▶ _Given problem_:
Retype the tail of the data exactly, starting at the line containing "Does the image" and stopping at the last line.

[Begin The input]

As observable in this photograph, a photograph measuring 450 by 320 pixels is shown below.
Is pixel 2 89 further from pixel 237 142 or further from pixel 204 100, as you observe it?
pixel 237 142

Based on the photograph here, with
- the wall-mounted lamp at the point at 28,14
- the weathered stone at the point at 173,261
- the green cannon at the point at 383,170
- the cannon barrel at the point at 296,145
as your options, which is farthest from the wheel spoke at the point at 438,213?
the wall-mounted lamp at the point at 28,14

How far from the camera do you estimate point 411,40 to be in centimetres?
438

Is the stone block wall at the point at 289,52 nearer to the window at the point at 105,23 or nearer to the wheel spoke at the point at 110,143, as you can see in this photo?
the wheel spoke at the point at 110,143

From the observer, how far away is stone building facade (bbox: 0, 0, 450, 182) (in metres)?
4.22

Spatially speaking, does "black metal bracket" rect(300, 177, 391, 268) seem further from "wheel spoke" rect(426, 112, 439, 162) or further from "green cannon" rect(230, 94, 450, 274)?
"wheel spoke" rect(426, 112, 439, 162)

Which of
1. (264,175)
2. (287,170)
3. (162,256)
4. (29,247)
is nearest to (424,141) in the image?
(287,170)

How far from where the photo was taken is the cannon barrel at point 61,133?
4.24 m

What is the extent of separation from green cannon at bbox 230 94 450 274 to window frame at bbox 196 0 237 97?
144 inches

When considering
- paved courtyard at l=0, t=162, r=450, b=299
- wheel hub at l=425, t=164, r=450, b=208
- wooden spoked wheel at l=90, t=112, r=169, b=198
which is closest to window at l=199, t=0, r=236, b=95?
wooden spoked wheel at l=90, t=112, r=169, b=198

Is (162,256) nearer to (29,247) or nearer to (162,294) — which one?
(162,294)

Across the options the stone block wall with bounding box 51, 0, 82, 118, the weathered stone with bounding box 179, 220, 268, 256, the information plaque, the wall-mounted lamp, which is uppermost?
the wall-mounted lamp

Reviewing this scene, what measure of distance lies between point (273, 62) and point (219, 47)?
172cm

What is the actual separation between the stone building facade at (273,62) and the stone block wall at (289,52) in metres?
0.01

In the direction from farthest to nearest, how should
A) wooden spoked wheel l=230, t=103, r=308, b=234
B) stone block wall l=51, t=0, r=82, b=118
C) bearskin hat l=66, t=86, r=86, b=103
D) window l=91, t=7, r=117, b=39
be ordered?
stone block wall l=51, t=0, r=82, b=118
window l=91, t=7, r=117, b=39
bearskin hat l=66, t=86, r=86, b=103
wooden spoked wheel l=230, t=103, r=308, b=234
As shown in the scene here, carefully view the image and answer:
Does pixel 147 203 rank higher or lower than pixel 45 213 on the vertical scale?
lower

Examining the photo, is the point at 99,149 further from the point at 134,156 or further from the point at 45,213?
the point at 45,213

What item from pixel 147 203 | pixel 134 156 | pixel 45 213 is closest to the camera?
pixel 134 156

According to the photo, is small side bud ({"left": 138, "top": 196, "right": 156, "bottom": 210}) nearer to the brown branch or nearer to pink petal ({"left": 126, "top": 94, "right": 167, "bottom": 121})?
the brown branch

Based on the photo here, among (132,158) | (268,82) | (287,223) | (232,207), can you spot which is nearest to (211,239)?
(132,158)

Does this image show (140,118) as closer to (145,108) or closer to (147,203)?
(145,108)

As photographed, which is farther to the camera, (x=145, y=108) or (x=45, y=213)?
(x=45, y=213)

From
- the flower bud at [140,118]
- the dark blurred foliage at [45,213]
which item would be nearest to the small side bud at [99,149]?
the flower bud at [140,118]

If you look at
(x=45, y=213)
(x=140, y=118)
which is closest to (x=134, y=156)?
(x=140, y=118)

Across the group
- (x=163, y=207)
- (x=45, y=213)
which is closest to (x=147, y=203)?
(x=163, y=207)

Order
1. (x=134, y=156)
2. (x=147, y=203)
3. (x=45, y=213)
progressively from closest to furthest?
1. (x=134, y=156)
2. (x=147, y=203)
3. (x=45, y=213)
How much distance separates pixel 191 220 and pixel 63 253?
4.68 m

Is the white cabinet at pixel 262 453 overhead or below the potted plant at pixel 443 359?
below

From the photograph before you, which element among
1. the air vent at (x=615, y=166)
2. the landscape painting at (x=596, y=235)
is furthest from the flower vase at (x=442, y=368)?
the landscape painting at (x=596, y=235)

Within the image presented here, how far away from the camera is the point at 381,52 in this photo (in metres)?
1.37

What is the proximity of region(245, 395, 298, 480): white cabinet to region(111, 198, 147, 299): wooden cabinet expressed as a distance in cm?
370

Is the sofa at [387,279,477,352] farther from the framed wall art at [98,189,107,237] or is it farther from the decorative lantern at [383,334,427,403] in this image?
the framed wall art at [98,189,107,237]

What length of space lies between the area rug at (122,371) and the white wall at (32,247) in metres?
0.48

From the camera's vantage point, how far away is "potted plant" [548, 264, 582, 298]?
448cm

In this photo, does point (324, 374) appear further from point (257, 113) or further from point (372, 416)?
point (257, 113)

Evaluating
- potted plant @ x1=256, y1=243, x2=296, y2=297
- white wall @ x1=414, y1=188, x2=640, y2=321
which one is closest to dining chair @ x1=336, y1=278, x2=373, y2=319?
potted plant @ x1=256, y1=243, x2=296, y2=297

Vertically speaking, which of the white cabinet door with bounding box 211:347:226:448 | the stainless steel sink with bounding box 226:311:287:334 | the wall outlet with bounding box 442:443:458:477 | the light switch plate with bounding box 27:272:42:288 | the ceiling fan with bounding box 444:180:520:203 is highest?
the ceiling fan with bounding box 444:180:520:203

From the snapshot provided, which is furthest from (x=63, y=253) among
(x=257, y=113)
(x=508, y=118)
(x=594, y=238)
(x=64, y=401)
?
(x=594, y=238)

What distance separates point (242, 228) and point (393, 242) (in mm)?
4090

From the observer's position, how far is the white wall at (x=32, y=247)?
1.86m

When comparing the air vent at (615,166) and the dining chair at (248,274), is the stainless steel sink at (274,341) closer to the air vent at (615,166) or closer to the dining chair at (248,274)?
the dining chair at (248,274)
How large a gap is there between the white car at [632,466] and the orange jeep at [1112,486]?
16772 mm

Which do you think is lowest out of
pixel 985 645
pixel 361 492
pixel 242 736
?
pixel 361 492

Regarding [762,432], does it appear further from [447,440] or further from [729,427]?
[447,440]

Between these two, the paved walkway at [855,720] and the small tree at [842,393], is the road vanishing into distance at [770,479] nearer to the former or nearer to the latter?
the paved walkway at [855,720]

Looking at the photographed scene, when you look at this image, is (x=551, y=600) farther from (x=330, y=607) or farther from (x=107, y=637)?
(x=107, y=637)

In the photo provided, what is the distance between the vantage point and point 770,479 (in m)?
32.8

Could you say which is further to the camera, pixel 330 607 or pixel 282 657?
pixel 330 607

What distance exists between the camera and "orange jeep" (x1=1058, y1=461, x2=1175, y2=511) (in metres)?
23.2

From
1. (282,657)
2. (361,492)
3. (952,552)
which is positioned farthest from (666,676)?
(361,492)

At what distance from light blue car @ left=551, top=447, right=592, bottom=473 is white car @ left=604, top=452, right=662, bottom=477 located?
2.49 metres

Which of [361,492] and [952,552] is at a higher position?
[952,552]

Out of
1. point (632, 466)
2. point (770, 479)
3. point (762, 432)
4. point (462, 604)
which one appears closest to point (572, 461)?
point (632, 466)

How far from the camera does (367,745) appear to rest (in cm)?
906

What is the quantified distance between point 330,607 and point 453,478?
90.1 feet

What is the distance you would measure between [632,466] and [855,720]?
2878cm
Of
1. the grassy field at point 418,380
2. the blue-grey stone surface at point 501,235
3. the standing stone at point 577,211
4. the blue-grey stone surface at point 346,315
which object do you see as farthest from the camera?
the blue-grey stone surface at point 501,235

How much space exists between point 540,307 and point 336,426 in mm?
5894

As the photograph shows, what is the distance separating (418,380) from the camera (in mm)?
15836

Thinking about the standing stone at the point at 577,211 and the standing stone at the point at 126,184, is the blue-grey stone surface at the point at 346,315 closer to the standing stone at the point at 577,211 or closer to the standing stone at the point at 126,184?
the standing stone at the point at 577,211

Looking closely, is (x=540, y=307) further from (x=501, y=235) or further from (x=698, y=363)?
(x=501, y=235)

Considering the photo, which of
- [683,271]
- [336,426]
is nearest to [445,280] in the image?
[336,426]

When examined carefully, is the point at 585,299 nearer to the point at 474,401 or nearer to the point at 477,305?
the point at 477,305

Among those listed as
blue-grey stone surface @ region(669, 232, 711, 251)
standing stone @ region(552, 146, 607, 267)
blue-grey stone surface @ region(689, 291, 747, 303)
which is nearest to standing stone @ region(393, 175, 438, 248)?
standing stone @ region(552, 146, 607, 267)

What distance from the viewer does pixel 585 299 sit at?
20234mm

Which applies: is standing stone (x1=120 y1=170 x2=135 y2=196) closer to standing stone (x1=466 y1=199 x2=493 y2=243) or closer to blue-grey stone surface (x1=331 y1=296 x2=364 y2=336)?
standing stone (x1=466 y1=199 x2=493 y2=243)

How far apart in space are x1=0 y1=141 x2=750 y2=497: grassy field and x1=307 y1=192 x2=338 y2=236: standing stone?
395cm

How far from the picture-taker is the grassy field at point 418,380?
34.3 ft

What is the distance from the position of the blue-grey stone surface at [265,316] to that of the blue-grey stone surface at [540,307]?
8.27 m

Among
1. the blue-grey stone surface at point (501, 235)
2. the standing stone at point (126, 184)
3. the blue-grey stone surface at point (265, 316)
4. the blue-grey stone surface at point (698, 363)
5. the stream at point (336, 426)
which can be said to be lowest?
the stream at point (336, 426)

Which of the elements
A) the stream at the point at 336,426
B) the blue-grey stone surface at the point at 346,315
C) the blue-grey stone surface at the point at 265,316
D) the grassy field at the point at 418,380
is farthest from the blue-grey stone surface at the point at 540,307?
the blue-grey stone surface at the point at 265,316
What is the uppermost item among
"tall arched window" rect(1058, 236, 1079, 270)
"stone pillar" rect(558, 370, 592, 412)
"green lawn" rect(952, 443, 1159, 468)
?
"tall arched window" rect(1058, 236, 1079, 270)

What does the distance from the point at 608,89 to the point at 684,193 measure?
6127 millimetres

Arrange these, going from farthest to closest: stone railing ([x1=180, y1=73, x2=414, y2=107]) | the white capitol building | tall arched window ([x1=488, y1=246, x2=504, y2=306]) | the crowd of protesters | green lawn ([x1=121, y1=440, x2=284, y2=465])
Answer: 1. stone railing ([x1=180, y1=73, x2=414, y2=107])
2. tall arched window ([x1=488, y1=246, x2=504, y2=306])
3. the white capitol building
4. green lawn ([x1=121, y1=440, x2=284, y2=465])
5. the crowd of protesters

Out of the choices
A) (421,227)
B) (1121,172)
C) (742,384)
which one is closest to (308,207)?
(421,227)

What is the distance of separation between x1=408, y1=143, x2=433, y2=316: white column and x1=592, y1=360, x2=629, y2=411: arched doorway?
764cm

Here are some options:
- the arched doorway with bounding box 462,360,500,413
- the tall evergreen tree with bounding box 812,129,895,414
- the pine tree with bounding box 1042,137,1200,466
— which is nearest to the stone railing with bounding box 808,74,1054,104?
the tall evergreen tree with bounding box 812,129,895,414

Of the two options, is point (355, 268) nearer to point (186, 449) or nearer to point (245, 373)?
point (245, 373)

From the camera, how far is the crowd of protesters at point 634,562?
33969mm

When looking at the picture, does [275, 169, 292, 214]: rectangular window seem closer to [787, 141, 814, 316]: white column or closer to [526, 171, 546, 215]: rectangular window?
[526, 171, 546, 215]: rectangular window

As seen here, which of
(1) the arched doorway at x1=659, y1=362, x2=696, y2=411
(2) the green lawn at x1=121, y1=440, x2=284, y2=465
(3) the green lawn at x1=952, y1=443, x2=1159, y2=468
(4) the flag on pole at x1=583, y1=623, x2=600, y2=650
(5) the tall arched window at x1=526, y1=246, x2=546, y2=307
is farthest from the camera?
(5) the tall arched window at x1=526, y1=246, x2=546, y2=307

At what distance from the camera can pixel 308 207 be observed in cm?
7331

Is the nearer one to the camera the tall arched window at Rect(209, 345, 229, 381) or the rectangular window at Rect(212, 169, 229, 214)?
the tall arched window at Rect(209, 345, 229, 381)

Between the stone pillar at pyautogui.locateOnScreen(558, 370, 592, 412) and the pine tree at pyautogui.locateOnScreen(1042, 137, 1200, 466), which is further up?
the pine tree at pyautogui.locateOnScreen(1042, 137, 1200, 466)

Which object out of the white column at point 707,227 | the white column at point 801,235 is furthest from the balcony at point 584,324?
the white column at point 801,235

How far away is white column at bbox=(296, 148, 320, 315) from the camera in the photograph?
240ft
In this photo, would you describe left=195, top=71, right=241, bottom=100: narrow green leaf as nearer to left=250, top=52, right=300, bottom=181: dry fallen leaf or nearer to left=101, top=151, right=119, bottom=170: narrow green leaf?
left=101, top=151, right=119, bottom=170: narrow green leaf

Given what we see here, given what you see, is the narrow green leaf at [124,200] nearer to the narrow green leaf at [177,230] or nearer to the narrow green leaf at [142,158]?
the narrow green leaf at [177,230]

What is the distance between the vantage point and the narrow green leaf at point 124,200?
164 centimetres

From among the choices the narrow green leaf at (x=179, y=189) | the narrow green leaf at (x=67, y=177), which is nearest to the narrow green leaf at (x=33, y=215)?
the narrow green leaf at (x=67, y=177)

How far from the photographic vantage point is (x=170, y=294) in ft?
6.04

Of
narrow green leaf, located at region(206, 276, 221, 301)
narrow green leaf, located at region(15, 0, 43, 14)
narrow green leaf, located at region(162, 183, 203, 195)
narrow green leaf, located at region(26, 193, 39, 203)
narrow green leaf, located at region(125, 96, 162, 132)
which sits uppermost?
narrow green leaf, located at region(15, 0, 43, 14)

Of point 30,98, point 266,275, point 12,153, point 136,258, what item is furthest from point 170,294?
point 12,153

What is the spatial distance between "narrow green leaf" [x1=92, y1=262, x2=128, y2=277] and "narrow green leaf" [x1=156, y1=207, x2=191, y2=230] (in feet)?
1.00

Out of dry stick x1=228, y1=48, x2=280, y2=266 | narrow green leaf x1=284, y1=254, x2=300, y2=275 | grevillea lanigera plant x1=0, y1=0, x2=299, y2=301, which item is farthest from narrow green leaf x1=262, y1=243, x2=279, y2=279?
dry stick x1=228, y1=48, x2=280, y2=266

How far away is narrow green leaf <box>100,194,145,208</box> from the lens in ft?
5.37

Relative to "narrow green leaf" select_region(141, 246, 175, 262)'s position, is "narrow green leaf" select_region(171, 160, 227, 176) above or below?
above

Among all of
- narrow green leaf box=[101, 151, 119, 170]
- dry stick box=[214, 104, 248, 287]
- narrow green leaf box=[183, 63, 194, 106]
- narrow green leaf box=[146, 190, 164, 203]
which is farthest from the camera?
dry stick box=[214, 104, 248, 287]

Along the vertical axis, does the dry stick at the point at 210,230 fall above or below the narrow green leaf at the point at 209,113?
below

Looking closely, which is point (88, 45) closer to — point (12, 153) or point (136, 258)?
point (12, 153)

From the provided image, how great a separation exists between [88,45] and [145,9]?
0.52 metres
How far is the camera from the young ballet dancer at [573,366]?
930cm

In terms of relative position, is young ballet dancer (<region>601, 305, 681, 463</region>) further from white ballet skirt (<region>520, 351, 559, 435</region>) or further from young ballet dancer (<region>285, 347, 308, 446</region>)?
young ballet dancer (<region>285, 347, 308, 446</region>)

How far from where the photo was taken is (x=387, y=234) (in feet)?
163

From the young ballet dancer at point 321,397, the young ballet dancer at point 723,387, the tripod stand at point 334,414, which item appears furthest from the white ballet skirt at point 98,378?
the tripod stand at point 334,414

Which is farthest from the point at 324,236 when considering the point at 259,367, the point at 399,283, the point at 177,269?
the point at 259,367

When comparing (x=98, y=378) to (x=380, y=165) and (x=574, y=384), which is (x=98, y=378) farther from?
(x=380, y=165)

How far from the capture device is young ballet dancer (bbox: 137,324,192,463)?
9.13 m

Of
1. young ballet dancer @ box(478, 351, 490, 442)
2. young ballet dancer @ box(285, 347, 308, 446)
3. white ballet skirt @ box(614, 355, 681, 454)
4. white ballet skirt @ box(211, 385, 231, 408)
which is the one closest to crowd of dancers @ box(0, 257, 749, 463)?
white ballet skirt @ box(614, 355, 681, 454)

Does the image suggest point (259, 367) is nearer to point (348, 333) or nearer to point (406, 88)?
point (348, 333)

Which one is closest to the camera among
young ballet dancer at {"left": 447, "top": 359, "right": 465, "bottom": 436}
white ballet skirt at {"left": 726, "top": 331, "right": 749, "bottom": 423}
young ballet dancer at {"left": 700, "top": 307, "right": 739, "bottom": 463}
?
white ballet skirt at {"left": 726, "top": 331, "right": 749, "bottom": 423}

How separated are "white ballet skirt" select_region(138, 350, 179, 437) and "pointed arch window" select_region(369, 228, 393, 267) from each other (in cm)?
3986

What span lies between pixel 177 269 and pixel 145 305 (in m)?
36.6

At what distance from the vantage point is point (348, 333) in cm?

[End The input]

▶ _Exercise result_:
Does the image suggest point (259, 367) is nearer to point (348, 333) or nearer to point (406, 88)?
point (348, 333)

Which one is closest to the camera among
young ballet dancer at {"left": 447, "top": 359, "right": 465, "bottom": 436}
white ballet skirt at {"left": 726, "top": 331, "right": 749, "bottom": 423}
young ballet dancer at {"left": 700, "top": 307, "right": 739, "bottom": 463}
?
white ballet skirt at {"left": 726, "top": 331, "right": 749, "bottom": 423}

How separated are "white ballet skirt" select_region(138, 350, 179, 437) and "pointed arch window" select_region(369, 228, 393, 267) from each other (in cm)?
3986

What span lies between pixel 177 269 and pixel 145 305 (in m)?
36.6

At what distance from the vantage point is point (348, 333) in cm?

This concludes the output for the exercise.